The academics, who have formed a movement called ‘Chercheuses en grêve’ (Researchers on Strike), are denouncing excessive competitiveness in the academic world which, they say, hurts women more.
ULB policies focus on productivity, excellence and competition under a system that ranks universities worldwide based on criteria such as the number of publications by researchers, one of the movement’s members said. This causes difficulties for both men and women, “but the women pay a heavier price since they undergo additional discrimination, the ULB researcher said.
The output logic comes at the expense of the transmission of knowledge, she added. Some women teach classes for long hours and are committed to doing so. However, they publish less, so they are less recognized since only articles published are taken into account.
Additionally, the system requires researchers to be able to move around internationally, an unreasonable and impossible requirement for women with families.
Despite this, women do high-quality work, the researcher said.

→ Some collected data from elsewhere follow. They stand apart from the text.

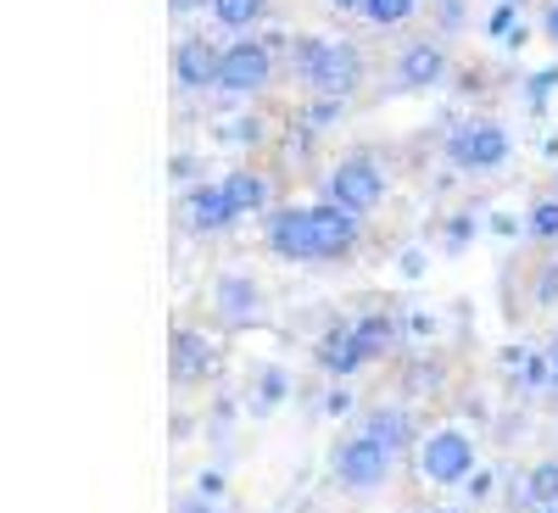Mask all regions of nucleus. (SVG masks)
<instances>
[{
  "mask_svg": "<svg viewBox=\"0 0 558 513\" xmlns=\"http://www.w3.org/2000/svg\"><path fill=\"white\" fill-rule=\"evenodd\" d=\"M291 62H296V78L330 101H347L363 84V51L347 39H296Z\"/></svg>",
  "mask_w": 558,
  "mask_h": 513,
  "instance_id": "obj_1",
  "label": "nucleus"
},
{
  "mask_svg": "<svg viewBox=\"0 0 558 513\" xmlns=\"http://www.w3.org/2000/svg\"><path fill=\"white\" fill-rule=\"evenodd\" d=\"M324 196L347 212H375L386 201V168L368 157V151H352L347 162H336V173L324 179Z\"/></svg>",
  "mask_w": 558,
  "mask_h": 513,
  "instance_id": "obj_2",
  "label": "nucleus"
},
{
  "mask_svg": "<svg viewBox=\"0 0 558 513\" xmlns=\"http://www.w3.org/2000/svg\"><path fill=\"white\" fill-rule=\"evenodd\" d=\"M508 151H514L508 129H502V123H486V118L452 129V139H447V162L463 168V173H492V168L508 162Z\"/></svg>",
  "mask_w": 558,
  "mask_h": 513,
  "instance_id": "obj_3",
  "label": "nucleus"
},
{
  "mask_svg": "<svg viewBox=\"0 0 558 513\" xmlns=\"http://www.w3.org/2000/svg\"><path fill=\"white\" fill-rule=\"evenodd\" d=\"M391 447H380L375 436H352V441H341L336 447V480L347 486V491H375V486H386V475H391Z\"/></svg>",
  "mask_w": 558,
  "mask_h": 513,
  "instance_id": "obj_4",
  "label": "nucleus"
},
{
  "mask_svg": "<svg viewBox=\"0 0 558 513\" xmlns=\"http://www.w3.org/2000/svg\"><path fill=\"white\" fill-rule=\"evenodd\" d=\"M418 475L436 486H458L475 475V441L463 430H436L425 447H418Z\"/></svg>",
  "mask_w": 558,
  "mask_h": 513,
  "instance_id": "obj_5",
  "label": "nucleus"
},
{
  "mask_svg": "<svg viewBox=\"0 0 558 513\" xmlns=\"http://www.w3.org/2000/svg\"><path fill=\"white\" fill-rule=\"evenodd\" d=\"M274 78V51L263 39H235L218 62V89L223 96H257V89Z\"/></svg>",
  "mask_w": 558,
  "mask_h": 513,
  "instance_id": "obj_6",
  "label": "nucleus"
},
{
  "mask_svg": "<svg viewBox=\"0 0 558 513\" xmlns=\"http://www.w3.org/2000/svg\"><path fill=\"white\" fill-rule=\"evenodd\" d=\"M263 241L274 257L313 262V207H274L263 223Z\"/></svg>",
  "mask_w": 558,
  "mask_h": 513,
  "instance_id": "obj_7",
  "label": "nucleus"
},
{
  "mask_svg": "<svg viewBox=\"0 0 558 513\" xmlns=\"http://www.w3.org/2000/svg\"><path fill=\"white\" fill-rule=\"evenodd\" d=\"M357 246V212L336 207V201H318L313 207V262H336Z\"/></svg>",
  "mask_w": 558,
  "mask_h": 513,
  "instance_id": "obj_8",
  "label": "nucleus"
},
{
  "mask_svg": "<svg viewBox=\"0 0 558 513\" xmlns=\"http://www.w3.org/2000/svg\"><path fill=\"white\" fill-rule=\"evenodd\" d=\"M213 307H218V318L229 323V330H246V323L257 318V307H263V296H257V285H252L246 273H218Z\"/></svg>",
  "mask_w": 558,
  "mask_h": 513,
  "instance_id": "obj_9",
  "label": "nucleus"
},
{
  "mask_svg": "<svg viewBox=\"0 0 558 513\" xmlns=\"http://www.w3.org/2000/svg\"><path fill=\"white\" fill-rule=\"evenodd\" d=\"M218 62H223V51H213L207 39H184L179 51H173L179 89H218Z\"/></svg>",
  "mask_w": 558,
  "mask_h": 513,
  "instance_id": "obj_10",
  "label": "nucleus"
},
{
  "mask_svg": "<svg viewBox=\"0 0 558 513\" xmlns=\"http://www.w3.org/2000/svg\"><path fill=\"white\" fill-rule=\"evenodd\" d=\"M397 78H402L408 89H430V84H441V78H447V57H441V45L413 39L408 51L397 57Z\"/></svg>",
  "mask_w": 558,
  "mask_h": 513,
  "instance_id": "obj_11",
  "label": "nucleus"
},
{
  "mask_svg": "<svg viewBox=\"0 0 558 513\" xmlns=\"http://www.w3.org/2000/svg\"><path fill=\"white\" fill-rule=\"evenodd\" d=\"M363 363V352H357V335H352V323H330V330L318 335V368L324 375H336V380H347L352 368Z\"/></svg>",
  "mask_w": 558,
  "mask_h": 513,
  "instance_id": "obj_12",
  "label": "nucleus"
},
{
  "mask_svg": "<svg viewBox=\"0 0 558 513\" xmlns=\"http://www.w3.org/2000/svg\"><path fill=\"white\" fill-rule=\"evenodd\" d=\"M213 368V346L196 330H173V386H196Z\"/></svg>",
  "mask_w": 558,
  "mask_h": 513,
  "instance_id": "obj_13",
  "label": "nucleus"
},
{
  "mask_svg": "<svg viewBox=\"0 0 558 513\" xmlns=\"http://www.w3.org/2000/svg\"><path fill=\"white\" fill-rule=\"evenodd\" d=\"M241 212H235V201L223 196V184H196L191 191V223L196 229H229Z\"/></svg>",
  "mask_w": 558,
  "mask_h": 513,
  "instance_id": "obj_14",
  "label": "nucleus"
},
{
  "mask_svg": "<svg viewBox=\"0 0 558 513\" xmlns=\"http://www.w3.org/2000/svg\"><path fill=\"white\" fill-rule=\"evenodd\" d=\"M352 335H357V352H363V363H368V357L391 352V341H397V318H391V313H363V318L352 323Z\"/></svg>",
  "mask_w": 558,
  "mask_h": 513,
  "instance_id": "obj_15",
  "label": "nucleus"
},
{
  "mask_svg": "<svg viewBox=\"0 0 558 513\" xmlns=\"http://www.w3.org/2000/svg\"><path fill=\"white\" fill-rule=\"evenodd\" d=\"M363 436H375L380 447L402 452V447H408V418H402L397 407H375V413H368V425H363Z\"/></svg>",
  "mask_w": 558,
  "mask_h": 513,
  "instance_id": "obj_16",
  "label": "nucleus"
},
{
  "mask_svg": "<svg viewBox=\"0 0 558 513\" xmlns=\"http://www.w3.org/2000/svg\"><path fill=\"white\" fill-rule=\"evenodd\" d=\"M223 196L235 201V212H257V207H263V196H268V184H263L257 173H246V168H241V173H229V179H223Z\"/></svg>",
  "mask_w": 558,
  "mask_h": 513,
  "instance_id": "obj_17",
  "label": "nucleus"
},
{
  "mask_svg": "<svg viewBox=\"0 0 558 513\" xmlns=\"http://www.w3.org/2000/svg\"><path fill=\"white\" fill-rule=\"evenodd\" d=\"M213 17L229 34H246L252 23H263V0H213Z\"/></svg>",
  "mask_w": 558,
  "mask_h": 513,
  "instance_id": "obj_18",
  "label": "nucleus"
},
{
  "mask_svg": "<svg viewBox=\"0 0 558 513\" xmlns=\"http://www.w3.org/2000/svg\"><path fill=\"white\" fill-rule=\"evenodd\" d=\"M525 502L542 513V508H558V463H536L525 475Z\"/></svg>",
  "mask_w": 558,
  "mask_h": 513,
  "instance_id": "obj_19",
  "label": "nucleus"
},
{
  "mask_svg": "<svg viewBox=\"0 0 558 513\" xmlns=\"http://www.w3.org/2000/svg\"><path fill=\"white\" fill-rule=\"evenodd\" d=\"M418 0H363V17L375 23V28H397L402 17H413Z\"/></svg>",
  "mask_w": 558,
  "mask_h": 513,
  "instance_id": "obj_20",
  "label": "nucleus"
},
{
  "mask_svg": "<svg viewBox=\"0 0 558 513\" xmlns=\"http://www.w3.org/2000/svg\"><path fill=\"white\" fill-rule=\"evenodd\" d=\"M531 235L536 241H558V196H542L531 207Z\"/></svg>",
  "mask_w": 558,
  "mask_h": 513,
  "instance_id": "obj_21",
  "label": "nucleus"
},
{
  "mask_svg": "<svg viewBox=\"0 0 558 513\" xmlns=\"http://www.w3.org/2000/svg\"><path fill=\"white\" fill-rule=\"evenodd\" d=\"M520 386H525V391L553 386V357H525V368H520Z\"/></svg>",
  "mask_w": 558,
  "mask_h": 513,
  "instance_id": "obj_22",
  "label": "nucleus"
},
{
  "mask_svg": "<svg viewBox=\"0 0 558 513\" xmlns=\"http://www.w3.org/2000/svg\"><path fill=\"white\" fill-rule=\"evenodd\" d=\"M514 12H520V7H514V0H502V7L492 12V23H486V28H492L497 39H514V34H520V28H514Z\"/></svg>",
  "mask_w": 558,
  "mask_h": 513,
  "instance_id": "obj_23",
  "label": "nucleus"
},
{
  "mask_svg": "<svg viewBox=\"0 0 558 513\" xmlns=\"http://www.w3.org/2000/svg\"><path fill=\"white\" fill-rule=\"evenodd\" d=\"M336 118H341V101H330V96H318V101H313V112H307V123H313V129L336 123Z\"/></svg>",
  "mask_w": 558,
  "mask_h": 513,
  "instance_id": "obj_24",
  "label": "nucleus"
},
{
  "mask_svg": "<svg viewBox=\"0 0 558 513\" xmlns=\"http://www.w3.org/2000/svg\"><path fill=\"white\" fill-rule=\"evenodd\" d=\"M470 241H475V223H470V218H452V223H447V246L458 252V246H470Z\"/></svg>",
  "mask_w": 558,
  "mask_h": 513,
  "instance_id": "obj_25",
  "label": "nucleus"
},
{
  "mask_svg": "<svg viewBox=\"0 0 558 513\" xmlns=\"http://www.w3.org/2000/svg\"><path fill=\"white\" fill-rule=\"evenodd\" d=\"M257 396H263V407H274L279 396H286V380H279V368H268V375H263V391H257Z\"/></svg>",
  "mask_w": 558,
  "mask_h": 513,
  "instance_id": "obj_26",
  "label": "nucleus"
},
{
  "mask_svg": "<svg viewBox=\"0 0 558 513\" xmlns=\"http://www.w3.org/2000/svg\"><path fill=\"white\" fill-rule=\"evenodd\" d=\"M263 129L257 123H223V139H257Z\"/></svg>",
  "mask_w": 558,
  "mask_h": 513,
  "instance_id": "obj_27",
  "label": "nucleus"
},
{
  "mask_svg": "<svg viewBox=\"0 0 558 513\" xmlns=\"http://www.w3.org/2000/svg\"><path fill=\"white\" fill-rule=\"evenodd\" d=\"M463 23V7H458V0H441V28H458Z\"/></svg>",
  "mask_w": 558,
  "mask_h": 513,
  "instance_id": "obj_28",
  "label": "nucleus"
},
{
  "mask_svg": "<svg viewBox=\"0 0 558 513\" xmlns=\"http://www.w3.org/2000/svg\"><path fill=\"white\" fill-rule=\"evenodd\" d=\"M168 7H173L179 17H191V12H202V7H213V0H168Z\"/></svg>",
  "mask_w": 558,
  "mask_h": 513,
  "instance_id": "obj_29",
  "label": "nucleus"
},
{
  "mask_svg": "<svg viewBox=\"0 0 558 513\" xmlns=\"http://www.w3.org/2000/svg\"><path fill=\"white\" fill-rule=\"evenodd\" d=\"M542 34L558 45V0H553V7H547V17H542Z\"/></svg>",
  "mask_w": 558,
  "mask_h": 513,
  "instance_id": "obj_30",
  "label": "nucleus"
},
{
  "mask_svg": "<svg viewBox=\"0 0 558 513\" xmlns=\"http://www.w3.org/2000/svg\"><path fill=\"white\" fill-rule=\"evenodd\" d=\"M173 513H218V508H213V502H207V497H196V502H179V508H173Z\"/></svg>",
  "mask_w": 558,
  "mask_h": 513,
  "instance_id": "obj_31",
  "label": "nucleus"
},
{
  "mask_svg": "<svg viewBox=\"0 0 558 513\" xmlns=\"http://www.w3.org/2000/svg\"><path fill=\"white\" fill-rule=\"evenodd\" d=\"M218 491H223V475L207 469V475H202V497H218Z\"/></svg>",
  "mask_w": 558,
  "mask_h": 513,
  "instance_id": "obj_32",
  "label": "nucleus"
},
{
  "mask_svg": "<svg viewBox=\"0 0 558 513\" xmlns=\"http://www.w3.org/2000/svg\"><path fill=\"white\" fill-rule=\"evenodd\" d=\"M336 7H341V12H363V0H336Z\"/></svg>",
  "mask_w": 558,
  "mask_h": 513,
  "instance_id": "obj_33",
  "label": "nucleus"
},
{
  "mask_svg": "<svg viewBox=\"0 0 558 513\" xmlns=\"http://www.w3.org/2000/svg\"><path fill=\"white\" fill-rule=\"evenodd\" d=\"M553 386H558V341H553Z\"/></svg>",
  "mask_w": 558,
  "mask_h": 513,
  "instance_id": "obj_34",
  "label": "nucleus"
},
{
  "mask_svg": "<svg viewBox=\"0 0 558 513\" xmlns=\"http://www.w3.org/2000/svg\"><path fill=\"white\" fill-rule=\"evenodd\" d=\"M436 513H458V508H436Z\"/></svg>",
  "mask_w": 558,
  "mask_h": 513,
  "instance_id": "obj_35",
  "label": "nucleus"
},
{
  "mask_svg": "<svg viewBox=\"0 0 558 513\" xmlns=\"http://www.w3.org/2000/svg\"><path fill=\"white\" fill-rule=\"evenodd\" d=\"M542 513H558V508H542Z\"/></svg>",
  "mask_w": 558,
  "mask_h": 513,
  "instance_id": "obj_36",
  "label": "nucleus"
},
{
  "mask_svg": "<svg viewBox=\"0 0 558 513\" xmlns=\"http://www.w3.org/2000/svg\"><path fill=\"white\" fill-rule=\"evenodd\" d=\"M514 7H520V0H514Z\"/></svg>",
  "mask_w": 558,
  "mask_h": 513,
  "instance_id": "obj_37",
  "label": "nucleus"
}]
</instances>
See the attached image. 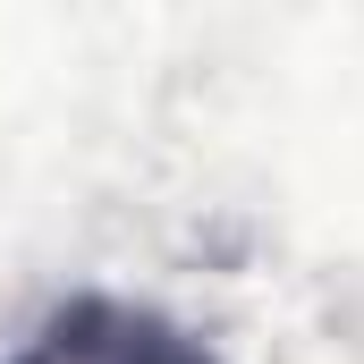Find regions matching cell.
Instances as JSON below:
<instances>
[{
  "label": "cell",
  "mask_w": 364,
  "mask_h": 364,
  "mask_svg": "<svg viewBox=\"0 0 364 364\" xmlns=\"http://www.w3.org/2000/svg\"><path fill=\"white\" fill-rule=\"evenodd\" d=\"M9 364H220L195 331H178L153 305L127 296H68L43 314V331L17 348Z\"/></svg>",
  "instance_id": "1"
}]
</instances>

Women are also assumed to be less credible. Even when the quality is the same, work done by men is quoted more often than women’s work, which “reinforces the idea that men are more credible and serious,” she argued.
The research world itself is male dominated. “There are more female students but the higher up you go in the university hierarchy, the fewer women there are,” the researcher stressed. “Women ask themselves more questions before applying for a post because they have other responsibilities” but “a man is more likely to benefit from the work done by his companion to advance in his career.”
On Friday, a non-blocking picket line will be placed at the entrance of the ULB’s Solbosch campus and a rally is scheduled for 12.30, prior to the submission of the movement’s demands at the Chancellor’s Office.